The station, to Chavez, was a cheerleader for everything he stands against: capitalism, neoliberalism, and the failed 2002 coup.

But to the many RCTV employees who chanted “Freedom” during their last few hours on camara, and the picketing protesters, the station represented the last traces of unadulterated thought and expression in an increasingly authoritarian regime.

The station’s closing will affect “more than 200 journalists, 3,000 workers and the entire Venezuelan society,” according to a statement on RCTV’s website.

Just minutes after the shutdown, TVES, the new public channel, launched with pro-Chavez music and government ads proclaiming — as though part of a Brave New World-esque distopia — that “Now Venezuela belongs to everyone.”

Who is ‘everyone’, though, if no one has a truly free voice?

The media is just one tool that Chavez has used to express — or favorably manipulate — his views. He has rewritten the constitution, stacked the courts in his favor and thrown political opponents in jail.

Many may rightly claim that RCTV was due to expire, but should it have solely been up to Chavez to decide whether or not the popular channel was renewed? According to a law enacted in Venezuela in 1987, the licences for public airwave use provided to RCTV expired on May 27 of this year. However, if Venezuela really operates under democratic principals, as Chavez claims, shouldn’t it be up to the citizens, the courts and, as shocking as it may sound, the station itself to decide if their licence gets renewed?

RCTV seems to be one check off the list of a media-shutdown, opposition-silencing campaign. The day after taking RCTV of the air, Chavez announced that Globovision, the last remaining private oppositional TV station, is “an enemy of the state.”

It’s no wonder that Venezuela has been recognized for its declining media freedom.

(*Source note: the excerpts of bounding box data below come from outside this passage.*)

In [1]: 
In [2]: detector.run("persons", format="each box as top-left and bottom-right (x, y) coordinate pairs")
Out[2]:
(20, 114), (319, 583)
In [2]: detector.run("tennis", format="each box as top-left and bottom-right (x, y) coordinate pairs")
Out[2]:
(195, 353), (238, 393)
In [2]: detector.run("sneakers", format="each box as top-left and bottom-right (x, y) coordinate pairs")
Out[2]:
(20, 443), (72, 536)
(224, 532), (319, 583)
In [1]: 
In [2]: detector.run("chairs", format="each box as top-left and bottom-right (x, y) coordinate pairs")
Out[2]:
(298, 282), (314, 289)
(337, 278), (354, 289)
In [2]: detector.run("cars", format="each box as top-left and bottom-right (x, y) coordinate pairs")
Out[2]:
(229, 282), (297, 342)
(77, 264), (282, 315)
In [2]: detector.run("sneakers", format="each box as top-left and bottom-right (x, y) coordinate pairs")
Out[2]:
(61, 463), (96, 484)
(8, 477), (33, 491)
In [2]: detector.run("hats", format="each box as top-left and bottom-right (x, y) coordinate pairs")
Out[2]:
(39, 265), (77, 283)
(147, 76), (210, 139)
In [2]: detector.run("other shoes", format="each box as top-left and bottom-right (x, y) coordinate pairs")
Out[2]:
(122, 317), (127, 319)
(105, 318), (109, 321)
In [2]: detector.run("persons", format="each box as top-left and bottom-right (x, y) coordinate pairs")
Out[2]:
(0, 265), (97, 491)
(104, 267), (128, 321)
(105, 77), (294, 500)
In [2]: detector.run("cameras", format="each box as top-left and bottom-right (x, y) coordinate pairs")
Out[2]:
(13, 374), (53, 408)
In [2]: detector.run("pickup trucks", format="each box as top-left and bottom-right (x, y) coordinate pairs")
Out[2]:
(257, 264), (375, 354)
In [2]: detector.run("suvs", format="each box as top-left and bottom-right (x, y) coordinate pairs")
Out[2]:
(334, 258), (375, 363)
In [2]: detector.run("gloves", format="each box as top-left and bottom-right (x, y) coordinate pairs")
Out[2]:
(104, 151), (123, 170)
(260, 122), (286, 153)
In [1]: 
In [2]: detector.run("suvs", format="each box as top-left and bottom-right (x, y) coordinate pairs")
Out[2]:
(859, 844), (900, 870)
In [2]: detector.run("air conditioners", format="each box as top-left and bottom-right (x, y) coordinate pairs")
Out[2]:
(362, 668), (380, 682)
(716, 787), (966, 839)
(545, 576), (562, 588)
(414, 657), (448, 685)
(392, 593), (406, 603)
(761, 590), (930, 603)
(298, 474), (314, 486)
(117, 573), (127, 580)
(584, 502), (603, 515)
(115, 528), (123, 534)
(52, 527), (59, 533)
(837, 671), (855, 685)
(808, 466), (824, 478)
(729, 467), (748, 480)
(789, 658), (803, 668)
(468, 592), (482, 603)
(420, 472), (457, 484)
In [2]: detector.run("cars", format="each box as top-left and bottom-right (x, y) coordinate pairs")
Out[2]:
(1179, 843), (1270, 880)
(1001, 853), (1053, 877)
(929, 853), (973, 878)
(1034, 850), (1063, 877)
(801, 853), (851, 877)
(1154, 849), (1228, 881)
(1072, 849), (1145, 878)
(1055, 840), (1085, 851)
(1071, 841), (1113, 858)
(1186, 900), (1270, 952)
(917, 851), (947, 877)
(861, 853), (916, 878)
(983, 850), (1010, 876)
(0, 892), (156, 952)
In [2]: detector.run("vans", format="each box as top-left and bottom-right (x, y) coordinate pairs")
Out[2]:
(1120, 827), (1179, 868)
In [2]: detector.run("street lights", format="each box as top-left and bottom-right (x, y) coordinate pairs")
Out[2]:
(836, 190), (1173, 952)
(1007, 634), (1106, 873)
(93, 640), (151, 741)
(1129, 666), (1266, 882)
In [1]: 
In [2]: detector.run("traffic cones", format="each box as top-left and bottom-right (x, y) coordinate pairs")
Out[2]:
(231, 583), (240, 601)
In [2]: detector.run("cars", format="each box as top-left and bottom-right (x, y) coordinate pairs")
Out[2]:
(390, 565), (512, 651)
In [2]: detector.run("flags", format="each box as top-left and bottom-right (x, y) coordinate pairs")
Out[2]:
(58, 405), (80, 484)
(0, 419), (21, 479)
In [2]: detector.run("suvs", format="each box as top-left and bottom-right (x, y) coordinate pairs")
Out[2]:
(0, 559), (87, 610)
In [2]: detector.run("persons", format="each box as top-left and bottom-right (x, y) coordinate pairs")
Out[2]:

Reporters without Borders’ 2006 Freedom of Press Index, which ranks the level of uncensored expression in 180 countries, factored Venezuela at number 90 on the list. This makes it the lowest scoring South American country other than Peru, which ranked at number 116.

A Freedom House Report released this May, citing the imminent shutdown of RCTV, deemed the freedom of press in Venezuela to be “appalling.“

Chavez, despite his authoritarian iron fist, has no doubt done good deeds the media should cover, such as donating millions of dollars to social welfare programs and education.

But if Chavez is as strong a leader as his government-controlled talk shows boast of him to be, surely he can handle media critism. Then, whether or not citizens decide to support him, they will have the proper information to decide for themselves.